Recorded information below:

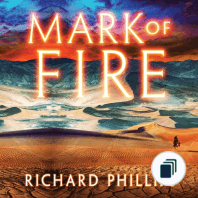 The Endarian Prophecy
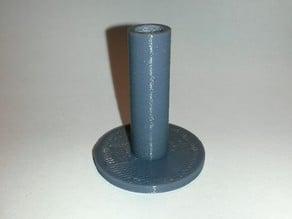 Parametric tap center jig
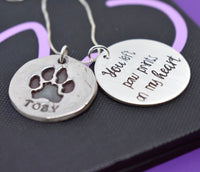 Actual Paw print necklace, Pet memorial jewelry - Dog cat loss gift nose print - hand print - Necklace - Jewelry - Hand cast from image - Designs By Tera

End of Recorded information.

* [Exercise instructions] Give back the full listing exactly, with pictures dropped.

* [The completed task]
 The Endarian Prophecy
 Parametric tap center jig
 Actual Paw print necklace, Pet memorial jewelry - Dog cat loss gift nose print - hand print - Necklace - Jewelry - Hand cast from image - Designs By Tera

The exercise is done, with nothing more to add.